▸ Task details: Each entry must appear again exactly as it does in the source.

— start of Input material —

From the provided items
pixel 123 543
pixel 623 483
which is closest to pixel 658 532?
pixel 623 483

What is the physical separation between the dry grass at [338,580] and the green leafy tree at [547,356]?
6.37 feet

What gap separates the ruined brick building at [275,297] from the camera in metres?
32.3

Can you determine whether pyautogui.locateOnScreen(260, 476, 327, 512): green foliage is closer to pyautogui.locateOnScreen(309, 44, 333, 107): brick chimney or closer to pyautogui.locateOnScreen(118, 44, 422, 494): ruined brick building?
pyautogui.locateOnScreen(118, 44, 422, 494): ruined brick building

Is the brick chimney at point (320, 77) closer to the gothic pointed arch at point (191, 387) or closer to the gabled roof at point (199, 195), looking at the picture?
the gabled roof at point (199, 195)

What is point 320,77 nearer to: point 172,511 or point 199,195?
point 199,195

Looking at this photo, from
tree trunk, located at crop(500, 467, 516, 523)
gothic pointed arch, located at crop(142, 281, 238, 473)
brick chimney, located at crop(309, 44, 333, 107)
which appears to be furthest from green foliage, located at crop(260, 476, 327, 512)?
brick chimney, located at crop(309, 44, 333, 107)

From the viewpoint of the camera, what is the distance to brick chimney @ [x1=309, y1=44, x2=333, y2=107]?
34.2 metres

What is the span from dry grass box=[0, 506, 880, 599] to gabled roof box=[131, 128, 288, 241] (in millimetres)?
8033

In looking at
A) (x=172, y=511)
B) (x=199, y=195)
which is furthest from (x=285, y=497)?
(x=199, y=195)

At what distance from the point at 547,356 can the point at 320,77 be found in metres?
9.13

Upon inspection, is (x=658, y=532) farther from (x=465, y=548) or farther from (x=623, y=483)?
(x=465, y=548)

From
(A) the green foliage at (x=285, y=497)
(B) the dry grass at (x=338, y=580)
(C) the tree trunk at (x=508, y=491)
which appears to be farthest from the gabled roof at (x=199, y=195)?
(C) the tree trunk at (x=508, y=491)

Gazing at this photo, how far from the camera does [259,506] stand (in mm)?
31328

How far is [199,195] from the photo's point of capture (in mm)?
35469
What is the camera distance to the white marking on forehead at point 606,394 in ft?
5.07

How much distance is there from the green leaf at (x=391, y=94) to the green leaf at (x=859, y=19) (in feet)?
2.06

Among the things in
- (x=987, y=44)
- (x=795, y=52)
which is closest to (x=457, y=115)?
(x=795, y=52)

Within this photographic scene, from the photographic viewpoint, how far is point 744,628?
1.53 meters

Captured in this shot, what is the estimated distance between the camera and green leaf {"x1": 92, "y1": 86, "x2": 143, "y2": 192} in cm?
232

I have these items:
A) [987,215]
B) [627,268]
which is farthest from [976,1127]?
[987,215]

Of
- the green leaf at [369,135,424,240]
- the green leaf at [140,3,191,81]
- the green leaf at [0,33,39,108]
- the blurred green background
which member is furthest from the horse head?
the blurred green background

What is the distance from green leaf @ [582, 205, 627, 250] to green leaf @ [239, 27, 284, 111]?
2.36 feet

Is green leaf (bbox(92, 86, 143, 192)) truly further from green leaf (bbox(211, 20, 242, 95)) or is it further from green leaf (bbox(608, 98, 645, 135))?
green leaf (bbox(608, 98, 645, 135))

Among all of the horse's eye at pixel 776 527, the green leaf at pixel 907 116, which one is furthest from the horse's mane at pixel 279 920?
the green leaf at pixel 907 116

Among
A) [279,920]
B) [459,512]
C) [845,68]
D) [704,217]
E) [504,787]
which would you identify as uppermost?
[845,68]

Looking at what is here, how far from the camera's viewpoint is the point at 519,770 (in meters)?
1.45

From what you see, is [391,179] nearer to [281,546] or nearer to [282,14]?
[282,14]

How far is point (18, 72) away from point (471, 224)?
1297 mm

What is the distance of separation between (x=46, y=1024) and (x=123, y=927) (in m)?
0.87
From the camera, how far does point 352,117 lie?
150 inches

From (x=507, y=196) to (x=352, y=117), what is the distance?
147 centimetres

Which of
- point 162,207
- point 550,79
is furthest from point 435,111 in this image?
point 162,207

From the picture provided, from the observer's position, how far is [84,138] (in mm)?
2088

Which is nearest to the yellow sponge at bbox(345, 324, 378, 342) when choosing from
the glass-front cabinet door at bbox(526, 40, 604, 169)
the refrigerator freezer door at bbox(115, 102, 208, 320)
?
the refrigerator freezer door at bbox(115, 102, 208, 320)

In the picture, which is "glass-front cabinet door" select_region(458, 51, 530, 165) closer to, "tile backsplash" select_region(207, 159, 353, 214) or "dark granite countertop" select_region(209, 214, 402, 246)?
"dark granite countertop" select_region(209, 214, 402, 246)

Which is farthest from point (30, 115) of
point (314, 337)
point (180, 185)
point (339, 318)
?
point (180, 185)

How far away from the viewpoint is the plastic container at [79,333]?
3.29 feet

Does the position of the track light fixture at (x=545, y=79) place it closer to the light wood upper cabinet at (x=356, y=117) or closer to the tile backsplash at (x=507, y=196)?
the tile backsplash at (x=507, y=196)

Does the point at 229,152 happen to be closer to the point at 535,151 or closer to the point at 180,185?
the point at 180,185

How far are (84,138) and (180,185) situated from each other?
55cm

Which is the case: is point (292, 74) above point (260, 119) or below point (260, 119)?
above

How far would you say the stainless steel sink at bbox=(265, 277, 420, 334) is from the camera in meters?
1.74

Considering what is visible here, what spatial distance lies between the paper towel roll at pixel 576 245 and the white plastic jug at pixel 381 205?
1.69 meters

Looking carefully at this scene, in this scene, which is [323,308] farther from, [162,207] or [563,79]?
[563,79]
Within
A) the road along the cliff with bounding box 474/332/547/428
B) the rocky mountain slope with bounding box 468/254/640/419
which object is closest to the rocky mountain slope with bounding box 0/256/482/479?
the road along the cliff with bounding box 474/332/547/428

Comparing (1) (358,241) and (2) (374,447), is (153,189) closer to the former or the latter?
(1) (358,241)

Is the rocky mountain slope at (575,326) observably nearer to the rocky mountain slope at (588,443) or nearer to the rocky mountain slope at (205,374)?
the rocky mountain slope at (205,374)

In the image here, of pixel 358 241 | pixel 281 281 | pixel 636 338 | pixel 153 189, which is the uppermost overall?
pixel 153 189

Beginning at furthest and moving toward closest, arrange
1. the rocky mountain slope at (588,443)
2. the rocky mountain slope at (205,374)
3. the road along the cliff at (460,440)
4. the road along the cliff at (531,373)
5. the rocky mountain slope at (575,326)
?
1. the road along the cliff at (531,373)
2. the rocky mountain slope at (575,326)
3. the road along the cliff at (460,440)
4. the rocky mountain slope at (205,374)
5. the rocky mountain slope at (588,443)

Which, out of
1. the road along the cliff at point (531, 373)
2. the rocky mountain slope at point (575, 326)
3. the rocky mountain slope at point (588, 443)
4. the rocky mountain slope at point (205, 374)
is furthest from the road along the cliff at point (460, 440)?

— end of Input material —

▸ Result for this task:
From the provided items
pixel 123 543
pixel 623 483
which is closest to pixel 658 532?
pixel 623 483

What is the physical separation between the dry grass at [338,580] and the green leafy tree at [547,356]?
6.37 feet

What gap separates the ruined brick building at [275,297] from the camera in metres?
32.3

Can you determine whether pyautogui.locateOnScreen(260, 476, 327, 512): green foliage is closer to pyautogui.locateOnScreen(309, 44, 333, 107): brick chimney or closer to pyautogui.locateOnScreen(118, 44, 422, 494): ruined brick building?
pyautogui.locateOnScreen(118, 44, 422, 494): ruined brick building

Is the brick chimney at point (320, 77) closer to the gothic pointed arch at point (191, 387) or closer to the gabled roof at point (199, 195), looking at the picture?
the gabled roof at point (199, 195)

What is point 320,77 nearer to: point 172,511 or point 199,195?
point 199,195

Looking at this photo, from
tree trunk, located at crop(500, 467, 516, 523)
gothic pointed arch, located at crop(142, 281, 238, 473)
brick chimney, located at crop(309, 44, 333, 107)
which appears to be furthest from green foliage, located at crop(260, 476, 327, 512)?
brick chimney, located at crop(309, 44, 333, 107)

From the viewpoint of the camera, what is the distance to brick chimney @ [x1=309, y1=44, x2=333, y2=107]?
34.2 metres

What is the span from dry grass box=[0, 506, 880, 599] to gabled roof box=[131, 128, 288, 241] (in millimetres)?
8033

In looking at
A) (x=172, y=511)
B) (x=199, y=195)
which is furthest from (x=285, y=497)?
(x=199, y=195)

At what distance from the point at 547,356 can the point at 320,77 be found in metres?
9.13

Upon inspection, is (x=658, y=532) farther from (x=465, y=548) or farther from (x=623, y=483)?
(x=465, y=548)

From
(A) the green foliage at (x=285, y=497)
(B) the dry grass at (x=338, y=580)
(C) the tree trunk at (x=508, y=491)
which appears to be farthest from the gabled roof at (x=199, y=195)?
(C) the tree trunk at (x=508, y=491)

Gazing at this photo, how far from the camera does [259,506] stand (in mm)?
31328

How far is [199,195] from the photo's point of capture (in mm)?
35469
What is the camera distance to the white marking on forehead at point 606,394 in ft?
5.07

How much distance is there from the green leaf at (x=391, y=94) to the green leaf at (x=859, y=19) (in feet)?
2.06

Among the things in
- (x=987, y=44)
- (x=795, y=52)
which is closest to (x=457, y=115)?
(x=795, y=52)

Within this photographic scene, from the photographic viewpoint, how far is point 744,628?
1.53 meters

Captured in this shot, what is the estimated distance between the camera and green leaf {"x1": 92, "y1": 86, "x2": 143, "y2": 192} in cm?
232

I have these items:
A) [987,215]
B) [627,268]
which is farthest from [976,1127]?
[987,215]

Of
- the green leaf at [369,135,424,240]
- the green leaf at [140,3,191,81]
- the green leaf at [0,33,39,108]
- the blurred green background
which member is furthest from the horse head?
the blurred green background

What is the distance from green leaf @ [582, 205, 627, 250] to green leaf @ [239, 27, 284, 111]?
2.36 feet

Is green leaf (bbox(92, 86, 143, 192)) truly further from green leaf (bbox(211, 20, 242, 95)) or is it further from green leaf (bbox(608, 98, 645, 135))?
green leaf (bbox(608, 98, 645, 135))

Among all of the horse's eye at pixel 776 527, the green leaf at pixel 907 116, which one is furthest from the horse's mane at pixel 279 920?
the green leaf at pixel 907 116

Among
A) [279,920]
B) [459,512]
C) [845,68]
D) [704,217]
E) [504,787]
which would you identify as uppermost?
[845,68]

Looking at what is here, how far from the camera's viewpoint is the point at 519,770 (in meters)?
1.45

From what you see, is [391,179] nearer to [281,546] or nearer to [282,14]?
[282,14]

How far is point (18, 72) away from point (471, 224)?
1297 mm

What is the distance of separation between (x=46, y=1024) and (x=123, y=927) (in m)?
0.87
From the camera, how far does point 352,117 lie?
150 inches

From (x=507, y=196) to (x=352, y=117), what is the distance?
147 centimetres

Which of
- point 162,207
- point 550,79
is furthest from point 435,111 in this image?
point 162,207

From the picture provided, from the observer's position, how far is [84,138] (in mm)?
2088

Which is nearest to the yellow sponge at bbox(345, 324, 378, 342) when choosing from
the glass-front cabinet door at bbox(526, 40, 604, 169)
the refrigerator freezer door at bbox(115, 102, 208, 320)
?
the refrigerator freezer door at bbox(115, 102, 208, 320)

In the picture, which is "glass-front cabinet door" select_region(458, 51, 530, 165) closer to, "tile backsplash" select_region(207, 159, 353, 214) or "dark granite countertop" select_region(209, 214, 402, 246)?
"dark granite countertop" select_region(209, 214, 402, 246)

Which is farthest from point (30, 115) of
point (314, 337)
point (180, 185)
point (339, 318)
?
point (180, 185)

How far away from the viewpoint is the plastic container at [79,333]?
3.29 feet

Does the position of the track light fixture at (x=545, y=79) place it closer to the light wood upper cabinet at (x=356, y=117) or closer to the tile backsplash at (x=507, y=196)?
the tile backsplash at (x=507, y=196)

Does the point at 229,152 happen to be closer to the point at 535,151 or closer to the point at 180,185?
the point at 180,185

How far are (84,138) and (180,185) situated from each other?
55cm

Which is the case: is point (292, 74) above point (260, 119) or below point (260, 119)?
above

How far would you say the stainless steel sink at bbox=(265, 277, 420, 334) is from the camera in meters?
1.74

Considering what is visible here, what spatial distance lies between the paper towel roll at pixel 576 245 and the white plastic jug at pixel 381 205?
1.69 meters

Looking carefully at this scene, in this scene, which is [323,308] farther from, [162,207] or [563,79]?
[563,79]
Within
A) the road along the cliff with bounding box 474/332/547/428
B) the rocky mountain slope with bounding box 468/254/640/419
which object is closest to the rocky mountain slope with bounding box 0/256/482/479?
the road along the cliff with bounding box 474/332/547/428

Comparing (1) (358,241) and (2) (374,447), is (153,189) closer to the former or the latter?
(1) (358,241)

Is the rocky mountain slope at (575,326) observably nearer to the rocky mountain slope at (588,443) or nearer to the rocky mountain slope at (205,374)?
the rocky mountain slope at (205,374)

In the image here, of pixel 358 241 | pixel 281 281 | pixel 636 338 | pixel 153 189, which is the uppermost overall?
pixel 153 189

Beginning at furthest and moving toward closest, arrange
1. the rocky mountain slope at (588,443)
2. the rocky mountain slope at (205,374)
3. the road along the cliff at (460,440)
4. the road along the cliff at (531,373)
5. the rocky mountain slope at (575,326)
?
1. the road along the cliff at (531,373)
2. the rocky mountain slope at (575,326)
3. the road along the cliff at (460,440)
4. the rocky mountain slope at (205,374)
5. the rocky mountain slope at (588,443)

Which, out of
1. the road along the cliff at point (531, 373)
2. the rocky mountain slope at point (575, 326)
3. the rocky mountain slope at point (588, 443)
4. the rocky mountain slope at point (205, 374)
is furthest from the road along the cliff at point (460, 440)?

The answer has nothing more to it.